What this exercise asks:
1 > In the article about Louis Damiani, what woke him up on the night of the fire?
2 > Copy the stretch of the article about Louis Damiani from "Framing memoriesLouis Damiani" through "his dog, Holly.".

Passage shown:
•••••

Framing memoriesLouis Damiani lost his house in a fire a year ago, fortunately his friend had his pictures from World War II
By: Emily Zimmer, Rosemount Town Pages
Hanging on the wall of Louis Damiani’s apartment is a frame crafted by his friend Ken Talbert. In the frame is a handsome picture of Damiani when he was a Navy Pilot. Below that picture is a row of medals he earned while serving during World War II. And below the medals are pictures Damiani took during his time in the South Pacific aboard the battleship USS Tennessee.
While simple, the frame displays an important part of Damiani’s life. The pictures are among the few possessions Damiani had left after a fire last March destroyed his home and everything in it.
The 88-year-old man got out of his Akron Avenue with just a t-shirt and underpants on. The fire destroyed the home and killed his dog, Holly.
Damiani credits Holly for saving his life. Her barking woke him up the night of the fire. Through the smoke, Damiani was able to find his way out of the house and into his car. He then drove around trying to get help. A newspaper delivery person called the fire in.

•••••

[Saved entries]

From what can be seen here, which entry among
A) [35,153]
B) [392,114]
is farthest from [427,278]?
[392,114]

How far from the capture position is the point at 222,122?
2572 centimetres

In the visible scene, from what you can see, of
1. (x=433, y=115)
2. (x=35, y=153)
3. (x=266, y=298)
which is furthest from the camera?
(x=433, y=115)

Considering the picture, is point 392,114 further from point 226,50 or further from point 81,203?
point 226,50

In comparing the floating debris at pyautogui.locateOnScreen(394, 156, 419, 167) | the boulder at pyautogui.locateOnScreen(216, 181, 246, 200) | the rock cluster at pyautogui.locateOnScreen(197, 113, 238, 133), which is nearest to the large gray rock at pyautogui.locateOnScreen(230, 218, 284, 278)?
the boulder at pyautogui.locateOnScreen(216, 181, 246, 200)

•••••

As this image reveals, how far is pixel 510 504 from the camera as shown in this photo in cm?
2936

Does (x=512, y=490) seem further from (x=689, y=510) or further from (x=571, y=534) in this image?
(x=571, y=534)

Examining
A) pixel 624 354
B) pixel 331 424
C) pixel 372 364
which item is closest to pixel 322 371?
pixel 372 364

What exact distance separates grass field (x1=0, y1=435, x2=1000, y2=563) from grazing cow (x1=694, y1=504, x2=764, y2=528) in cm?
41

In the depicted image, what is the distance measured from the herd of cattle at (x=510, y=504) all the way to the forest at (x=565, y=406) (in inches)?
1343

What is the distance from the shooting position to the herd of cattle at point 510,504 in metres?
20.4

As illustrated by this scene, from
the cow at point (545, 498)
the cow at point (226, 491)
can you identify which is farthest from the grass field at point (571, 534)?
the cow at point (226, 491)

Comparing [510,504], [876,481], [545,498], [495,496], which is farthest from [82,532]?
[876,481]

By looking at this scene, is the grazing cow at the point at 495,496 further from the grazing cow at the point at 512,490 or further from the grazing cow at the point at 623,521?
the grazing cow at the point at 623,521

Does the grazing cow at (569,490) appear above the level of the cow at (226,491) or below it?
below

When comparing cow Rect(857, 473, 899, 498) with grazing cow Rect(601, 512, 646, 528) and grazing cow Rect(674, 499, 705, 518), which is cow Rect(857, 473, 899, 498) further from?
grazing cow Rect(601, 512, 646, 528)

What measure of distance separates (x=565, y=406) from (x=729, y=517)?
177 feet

•••••

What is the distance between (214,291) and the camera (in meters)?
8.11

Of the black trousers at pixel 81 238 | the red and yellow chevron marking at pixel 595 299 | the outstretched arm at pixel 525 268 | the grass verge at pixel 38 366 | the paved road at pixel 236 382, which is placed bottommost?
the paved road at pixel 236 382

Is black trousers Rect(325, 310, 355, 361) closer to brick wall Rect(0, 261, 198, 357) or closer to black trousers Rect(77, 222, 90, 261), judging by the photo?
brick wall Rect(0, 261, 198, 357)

•••••

Solutions to each task:
1 > His dog Holly's barking woke him up.

2 >
Framing memoriesLouis Damiani lost his house in a fire a year ago, fortunately his friend had his pictures from World War II
By: Emily Zimmer, Rosemount Town Pages
Hanging on the wall of Louis Damiani’s apartment is a frame crafted by his friend Ken Talbert. In the frame is a handsome picture of Damiani when he was a Navy Pilot. Below that picture is a row of medals he earned while serving during World War II. And below the medals are pictures Damiani took during his time in the South Pacific aboard the battleship USS Tennessee.
While simple, the frame displays an important part of Damiani’s life. The pictures are among the few possessions Damiani had left after a fire last March destroyed his home and everything in it.
The 88-year-old man got out of his Akron Avenue with just a t-shirt and underpants on. The fire destroyed the home and killed his dog, Holly.